_OBJETIVO DE LA TAREA_:
Enumera todos los servicios que, según el texto sobre las autonomías sin autoridad, estas autonomías han vuelto peligrosamente inútiles desde el Estado.

_TEXTO PARA LEER_:
Los gobiernos y estados democráticos padecen de un grave defecto estructural: el de promover y solventar autonomías sin autoridad a cargo de servicios públicos sumamente sensibles.
Para colmo, este tipo de autonomías traen consigo generalmente la negación de sí mismas en el mismo momento de su creación.
Los gobiernos y estados suelen ponderarlas en la creencia de que con ellas descentralizan poder y aumentan eficiencia, pero al condenarlas a limitaciones drásticas en sus competencias acaban fomentando sus fracasos estrepitosos.
Estas autonomías, en su mayoría tóxicas, han vuelto peligrosamente inútiles, desde el Estado, servicios de tanto valor como la salud, la educación, la seguridad, el transporte y la defensa del medio ambiente.
La pregunta que se cae de madura es por qué estos servicios estrechamente vinculados al bienestar humano tienen que pasar por una muy fuerte sujeción a voluntades políticas ministeriales, presidenciales y parlamentarias.
La respuesta encierra una gran verdad: hay siempre en el poder más ganas de hacer política que de servir al bien común.
¿Por qué un hospital distrital, provincial o regional tiene que vivir permanentemente pendiente de un decreto de Gobierno o de una resolución ministerial para manejar asuntos propiamente de dirección médica profesional?
Sencillamente porque el poder político quiere meterse en todo. Y el desbalance de poderes y controles se lo permite con mucha facilidad.

_EXTRACTO DE DATOS_:
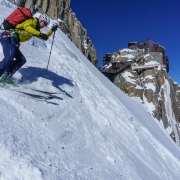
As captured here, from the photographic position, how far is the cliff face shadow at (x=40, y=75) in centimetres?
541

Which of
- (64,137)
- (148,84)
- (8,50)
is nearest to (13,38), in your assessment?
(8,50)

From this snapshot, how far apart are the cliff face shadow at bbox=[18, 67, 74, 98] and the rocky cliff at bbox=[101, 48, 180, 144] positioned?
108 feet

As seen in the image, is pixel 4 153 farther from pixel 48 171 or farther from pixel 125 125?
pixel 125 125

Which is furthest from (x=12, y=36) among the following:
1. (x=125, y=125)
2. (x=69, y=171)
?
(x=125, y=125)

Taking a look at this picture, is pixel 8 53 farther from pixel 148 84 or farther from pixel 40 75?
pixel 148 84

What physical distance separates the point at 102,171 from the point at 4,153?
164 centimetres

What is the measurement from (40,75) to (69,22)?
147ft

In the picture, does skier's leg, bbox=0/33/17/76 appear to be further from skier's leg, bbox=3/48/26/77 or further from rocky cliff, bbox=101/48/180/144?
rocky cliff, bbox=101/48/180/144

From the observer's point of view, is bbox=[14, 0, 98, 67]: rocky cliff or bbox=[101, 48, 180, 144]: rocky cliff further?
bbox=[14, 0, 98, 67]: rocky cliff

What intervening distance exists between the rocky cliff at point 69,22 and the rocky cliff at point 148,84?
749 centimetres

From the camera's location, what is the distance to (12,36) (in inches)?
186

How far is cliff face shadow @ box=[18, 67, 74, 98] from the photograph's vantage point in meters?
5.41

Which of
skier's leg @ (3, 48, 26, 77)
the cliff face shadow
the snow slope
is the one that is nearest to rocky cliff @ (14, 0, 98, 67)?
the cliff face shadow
---
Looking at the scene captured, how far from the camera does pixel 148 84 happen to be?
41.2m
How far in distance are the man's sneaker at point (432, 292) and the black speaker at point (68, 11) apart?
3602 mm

_RESULTADO_:
La salud, la educación, la seguridad, el transporte y la defensa del medio ambiente.